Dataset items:
_ _ _ _

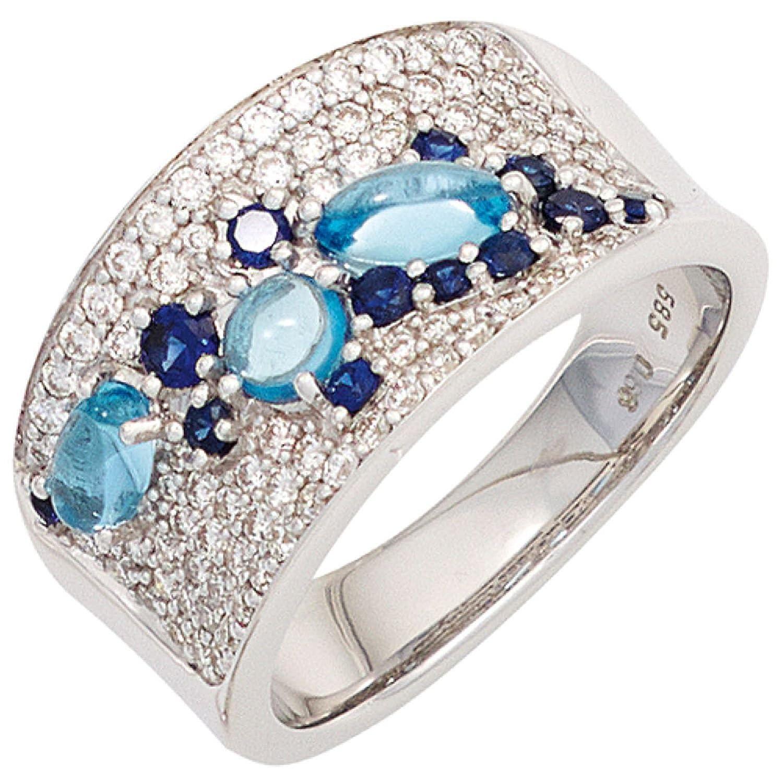 Damen Ring 585 Weißgold 12 blaue Safire 3 Blautopase 81 Diamanten online bestellen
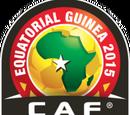 Campeonato Africano das Nações de 2015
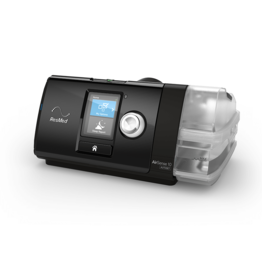 ResMed AirSense 10 AutoSet CPAP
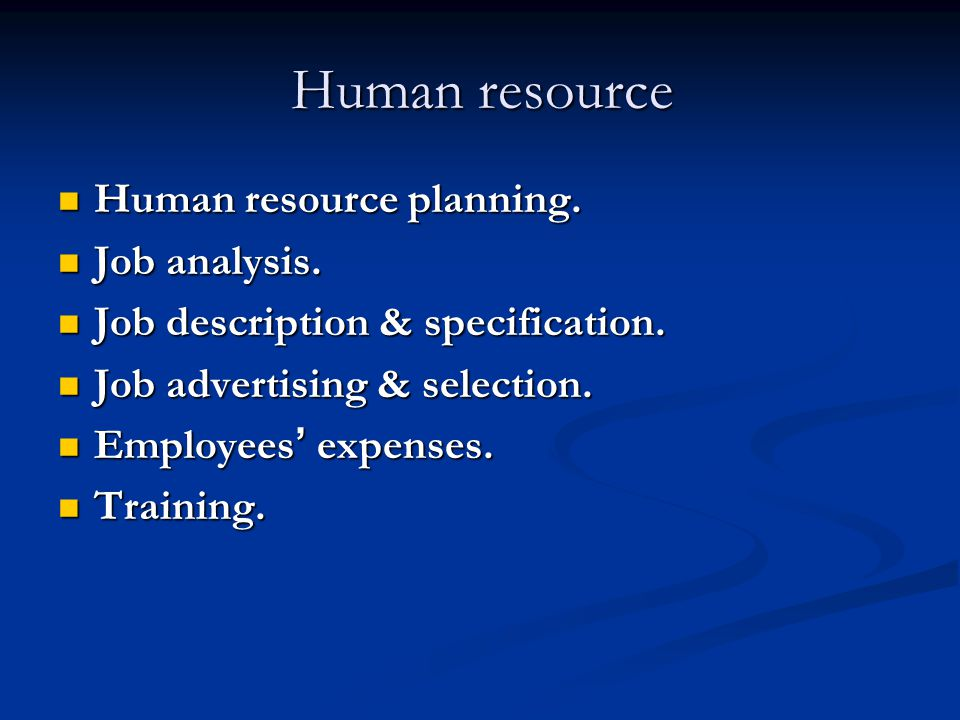 Important MBA HR terms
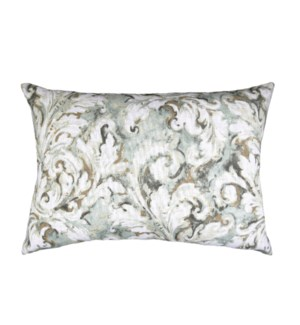 acanthus pillow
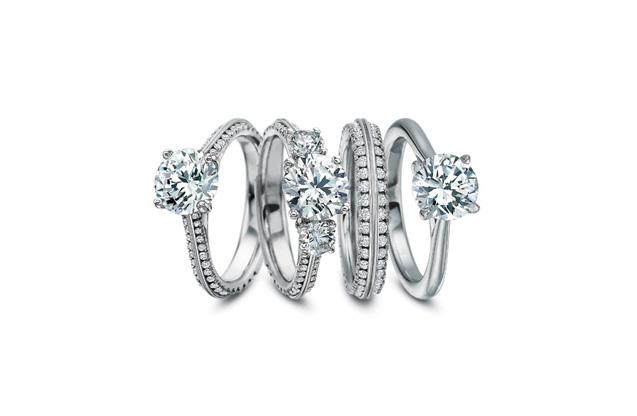 Precision Set - prec_s_c_04.jpg - brand name designer jewelry in San Francisco, California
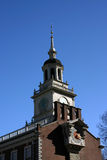 Bell Tower Independence Hall Royalty Free Stock Photos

_ _ _ _

WORK TASK:
In the copy, include all records verbatim but no images.

SOLUTION TO THIS PROBLEM:
 Damen Ring 585 Weißgold 12 blaue Safire 3 Blautopase 81 Diamanten online bestellen
 Campeonato Africano das Nações de 2015
 ResMed AirSense 10 AutoSet CPAP
 Important MBA HR terms
 acanthus pillow
 Precision Set - prec_s_c_04.jpg - brand name designer jewelry in San Francisco, California
 Bell Tower Independence Hall Royalty Free Stock Photos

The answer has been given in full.